- **Document extract**:
** Begin **

For an employee's speech to qualify for First Amendment protection, she must be speaking "as a citizen on a matter of public concern." Nixon v. City of Houston, 511 F.3d 494, 497 (5th Cir. 2007) (quoting Garcetti, 547 U.S. at 418). "An employee is not speaking as a citizen—but rather in [her] role as an employee—when [she] 'make[s] statements pursuant to [her] official duties.'" Id. This distinction is pivotal because the First Amendment does not protect "expressions made pursuant to [an employee's] official duties," "[e]ven if the speech is of great social importance." Williams v. Dallas Indep. Sch. Dist., 480 F.3d 689, 692 (5th Cir. 2007). Thus, the Court must decide whether Harrison spoke as a citizen or pursuant to her duties as the TABC Director of Licensing when she sent the conflict-of-interest email to Helm and Swedberg. See id. ("Under Garcetti, we must shift our focus from the content of the speech to the role the speaker occupied when he said it.").

Defendants contend that Harrison's speech "was mere internal workplace speech related to her job duties as TABC's Director of Licensing," and is therefore not citizen speech entitled to First Amendment protection under Garcetti. (Mot. Dismiss, Dkt. 15, at 1). Relying on Williams, Defendants argue that even if providing conflicts checks was not strictly within Harrison's regular job duties, informing others about which entities held a TABC license was "part-and-parcel" of her job as Director of Licensing. (Id. at 6 (citing Williams,480 F.3d at 694)). Thus, say Defendants, Harrison spoke as an employee when she identified an overlap between Lilly's stock holdings and TABC licensees. (See id. at 6).

** End **

- **Given exercise**:
Answer these questions from the court opinion excerpt above:
1. What position did Harrison hold at TABC?
2. To whom did Harrison send the conflict-of-interest email?
3. According to Defendants, informing others about which entities held a TABC license was what, in relation to Harrison's job?

- **Entries**:
** Begin **

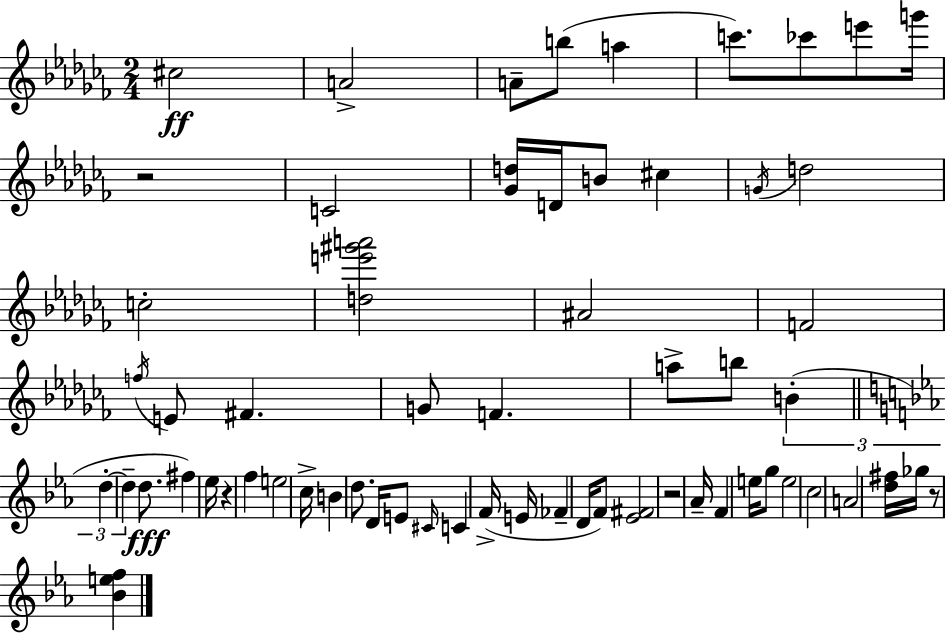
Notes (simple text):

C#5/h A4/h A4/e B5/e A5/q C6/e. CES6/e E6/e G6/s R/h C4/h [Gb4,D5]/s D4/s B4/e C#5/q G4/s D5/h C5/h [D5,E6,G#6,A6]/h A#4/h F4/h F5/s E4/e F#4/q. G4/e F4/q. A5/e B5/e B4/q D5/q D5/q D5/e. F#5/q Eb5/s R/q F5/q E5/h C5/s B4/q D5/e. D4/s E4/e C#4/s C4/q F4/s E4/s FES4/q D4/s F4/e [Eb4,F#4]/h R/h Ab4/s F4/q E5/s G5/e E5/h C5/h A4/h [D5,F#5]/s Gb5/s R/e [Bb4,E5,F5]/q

** End **
** Begin **

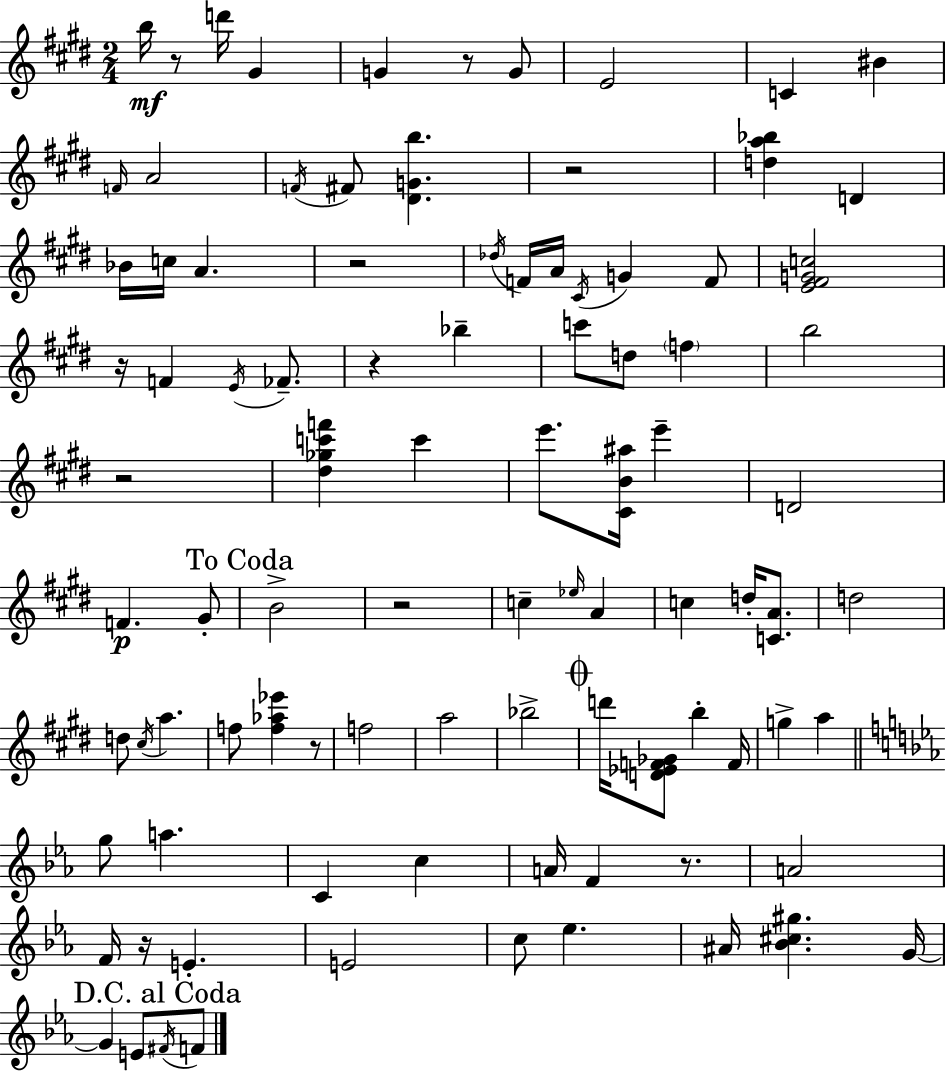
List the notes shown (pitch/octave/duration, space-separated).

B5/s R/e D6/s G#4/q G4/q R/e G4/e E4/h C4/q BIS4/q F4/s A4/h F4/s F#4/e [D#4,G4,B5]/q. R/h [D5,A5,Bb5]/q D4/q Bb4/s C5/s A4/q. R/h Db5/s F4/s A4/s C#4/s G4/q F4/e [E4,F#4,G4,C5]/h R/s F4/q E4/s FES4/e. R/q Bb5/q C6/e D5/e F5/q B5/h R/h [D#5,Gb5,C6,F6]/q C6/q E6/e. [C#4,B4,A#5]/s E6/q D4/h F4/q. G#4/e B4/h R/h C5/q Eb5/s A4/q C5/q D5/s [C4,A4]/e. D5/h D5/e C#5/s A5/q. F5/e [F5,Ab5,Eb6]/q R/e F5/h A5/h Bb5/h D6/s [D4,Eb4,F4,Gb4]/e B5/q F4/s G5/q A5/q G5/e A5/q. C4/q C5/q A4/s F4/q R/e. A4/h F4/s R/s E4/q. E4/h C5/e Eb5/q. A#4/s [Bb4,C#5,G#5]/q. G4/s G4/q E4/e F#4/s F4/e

** End **
** Begin **

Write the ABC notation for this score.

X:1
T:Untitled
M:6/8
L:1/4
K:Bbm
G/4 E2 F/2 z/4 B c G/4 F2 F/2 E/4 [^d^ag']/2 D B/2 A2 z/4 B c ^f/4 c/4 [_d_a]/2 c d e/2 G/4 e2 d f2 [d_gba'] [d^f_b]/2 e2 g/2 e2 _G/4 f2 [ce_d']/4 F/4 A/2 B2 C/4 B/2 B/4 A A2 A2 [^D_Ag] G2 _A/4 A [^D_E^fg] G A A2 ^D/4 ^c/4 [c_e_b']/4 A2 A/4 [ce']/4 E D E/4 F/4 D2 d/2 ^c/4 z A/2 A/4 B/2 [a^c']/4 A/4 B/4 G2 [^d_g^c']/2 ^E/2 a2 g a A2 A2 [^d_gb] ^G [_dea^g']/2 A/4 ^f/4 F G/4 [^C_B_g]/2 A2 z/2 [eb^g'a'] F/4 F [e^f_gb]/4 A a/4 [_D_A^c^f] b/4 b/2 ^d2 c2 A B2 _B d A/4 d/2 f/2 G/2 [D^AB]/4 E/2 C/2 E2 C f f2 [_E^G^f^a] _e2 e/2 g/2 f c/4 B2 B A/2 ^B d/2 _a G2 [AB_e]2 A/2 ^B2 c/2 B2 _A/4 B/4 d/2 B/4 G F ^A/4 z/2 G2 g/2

** End **

- **Answer**:
1. Director of Licensing.
2. Helm and Swedberg.
3. It was "part-and-parcel" of her job as Director of Licensing.